Captioned web images
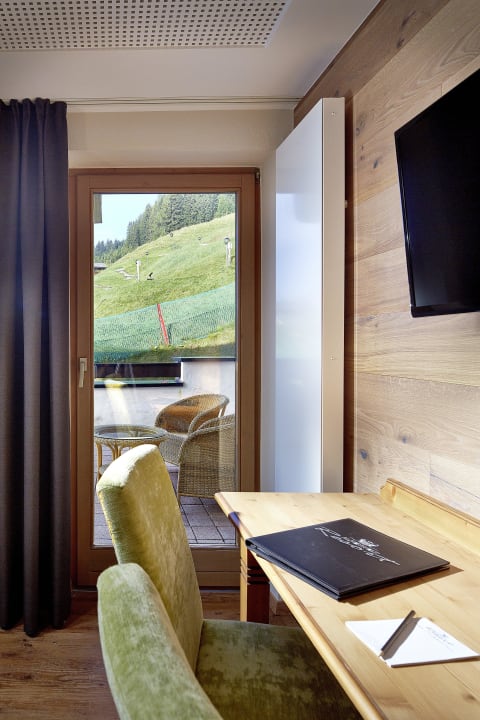 Deluxe Doppelzimmer MY ALPENWELT Resort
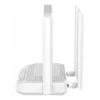 Keenetic Speedster 4G+ maršrutizatorius AC1200 dviejų juostų Wi-Fi 5, 4G LTE Cat 4, 5x Fast Ethernet, USB 2.0, palaikymas “Mesh”
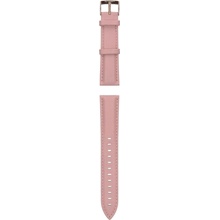 Garett univerzální řemínek 20 mm, zlato růžový, eko kůže STRAP_PNK_LTH_20MM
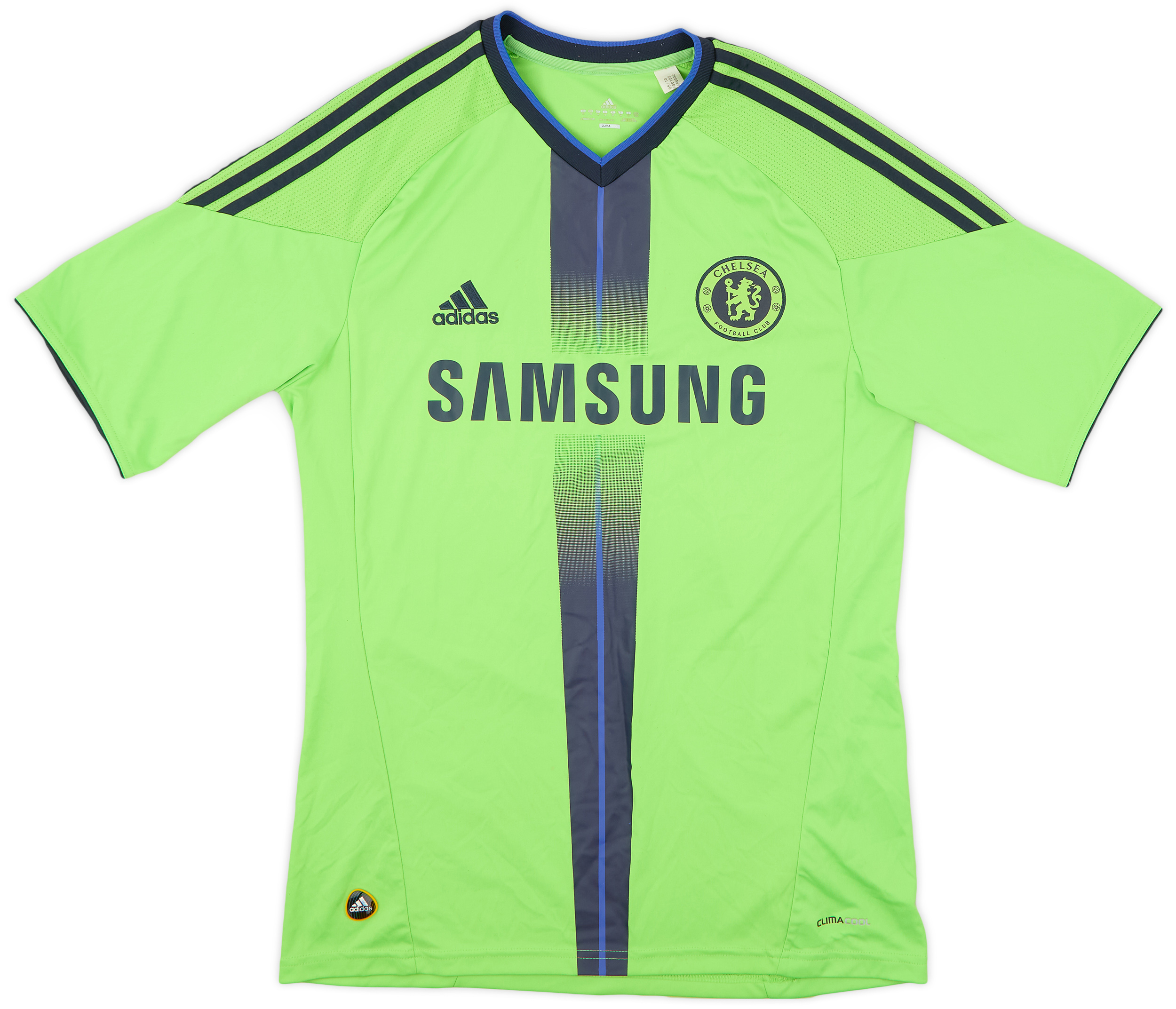 2010-11 Chelsea Third Shirt Drogba #11 - 8/10 - (M)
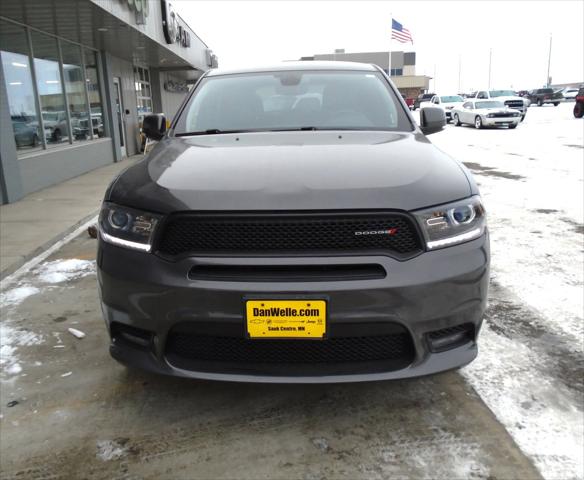 2019 Dodge Durango GT Plus AWD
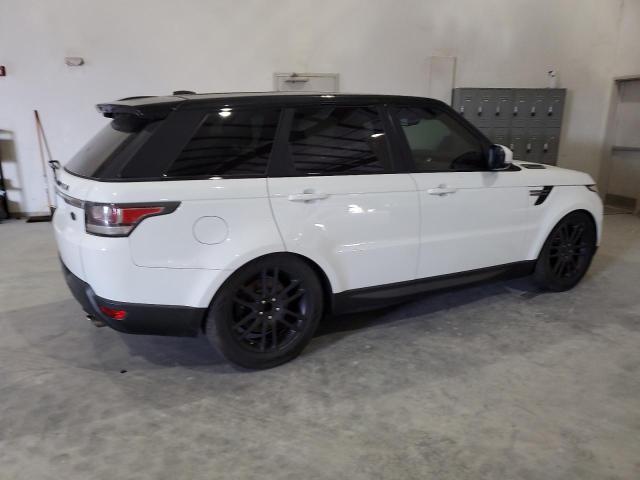 SALWG2VF8FA512177 - 2015 LAND ROVER RANGE ROVE SE WHITE photo 3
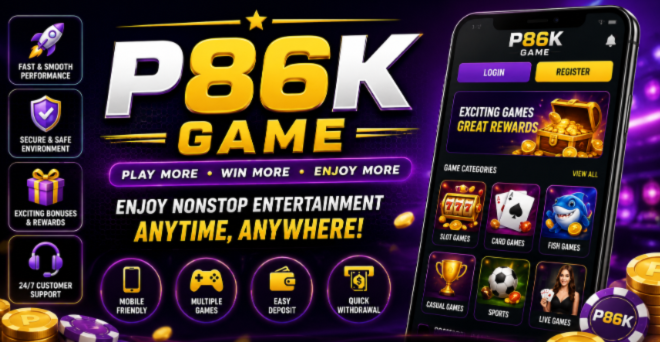 P86K Game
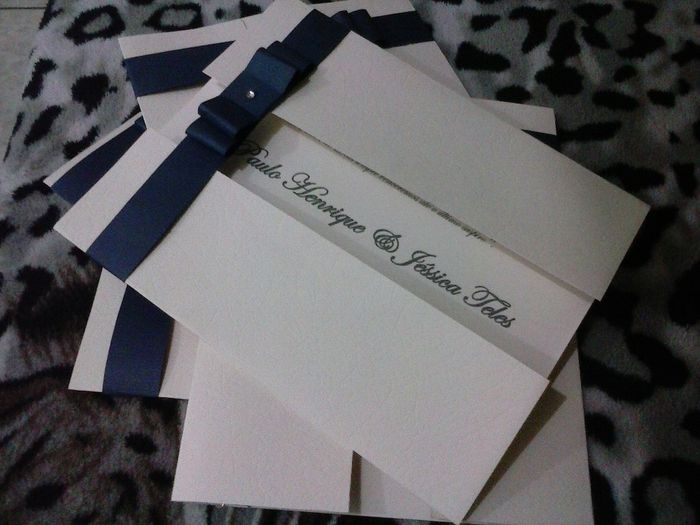 Convites prontos '')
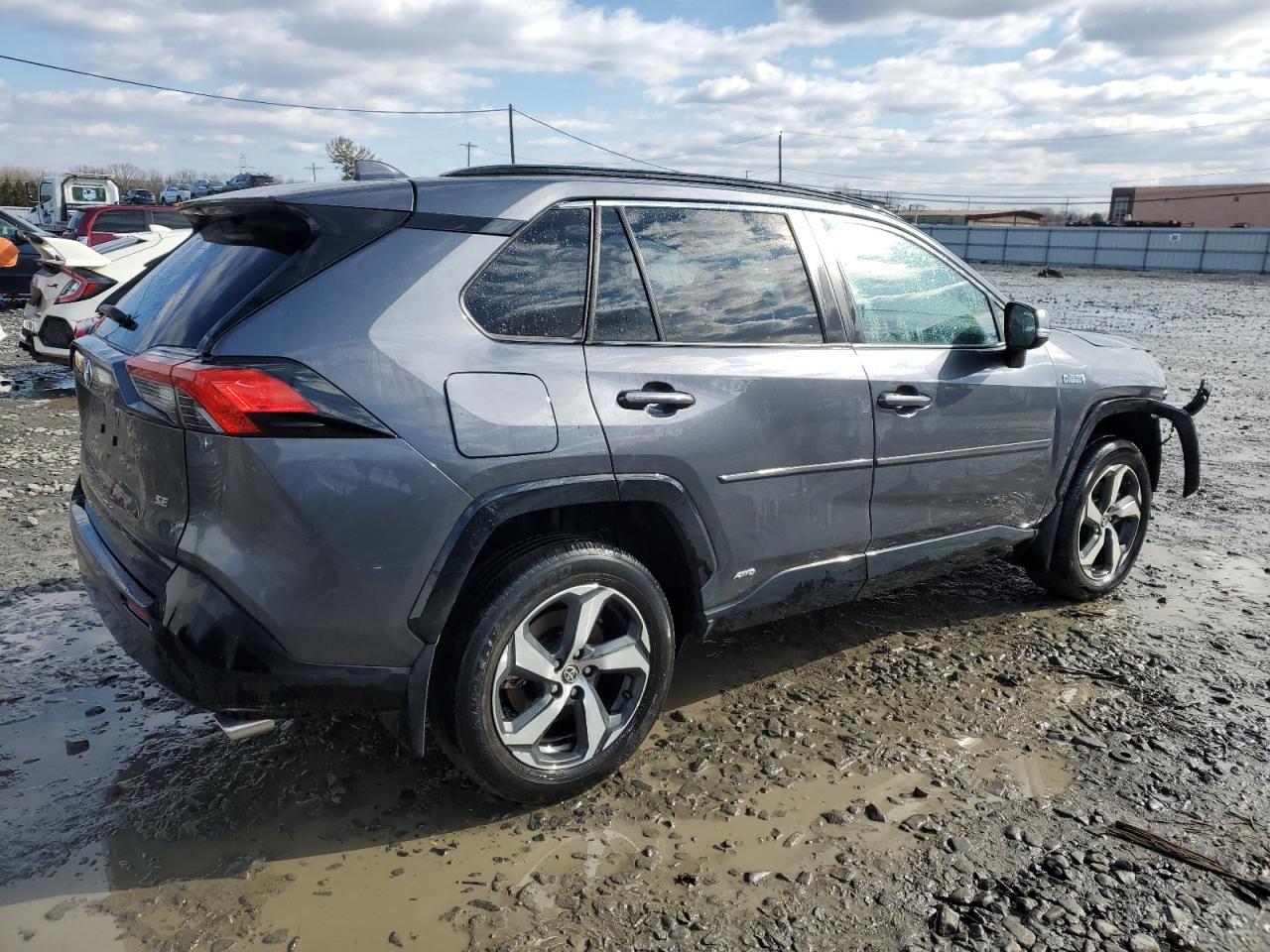 2022 TOYOTA RAV4 PRIME SE VIN:JTMAB3FV1ND083005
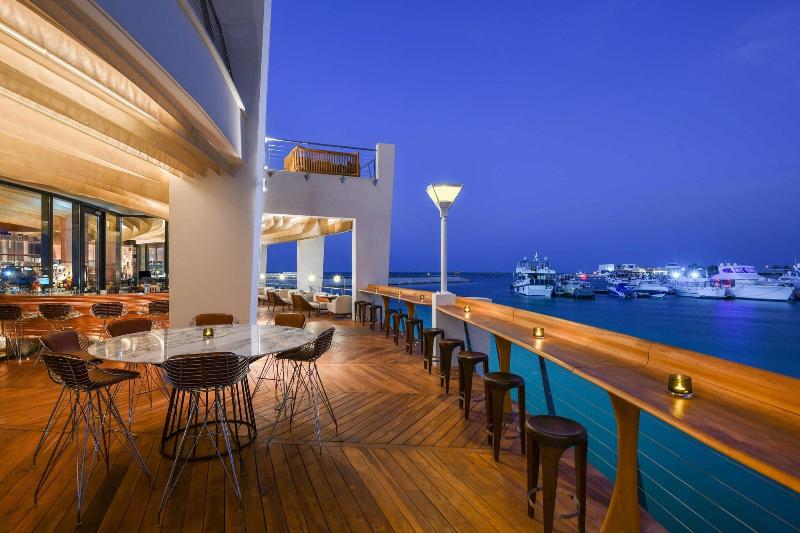 The Ritz-Carlton, Doha - Lobi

Exercise objective: Starting with the first row and going on through the line with "2022 TOYOTA RAV4", copy those rows again, changing "Third Shirt" to "Home Shirt" and leaving everything else unchanged. Leave the pictures out of your answer.

Task output:
 Deluxe Doppelzimmer MY ALPENWELT Resort
 Keenetic Speedster 4G+ maršrutizatorius AC1200 dviejų juostų Wi-Fi 5, 4G LTE Cat 4, 5x Fast Ethernet, USB 2.0, palaikymas “Mesh”
 Garett univerzální řemínek 20 mm, zlato růžový, eko kůže STRAP_PNK_LTH_20MM
 2010-11 Chelsea Home Shirt Drogba #11 - 8/10 - (M)
 2019 Dodge Durango GT Plus AWD
 SALWG2VF8FA512177 - 2015 LAND ROVER RANGE ROVE SE WHITE photo 3
 P86K Game
 Convites prontos '')
 2022 TOYOTA RAV4 PRIME SE VIN:JTMAB3FV1ND083005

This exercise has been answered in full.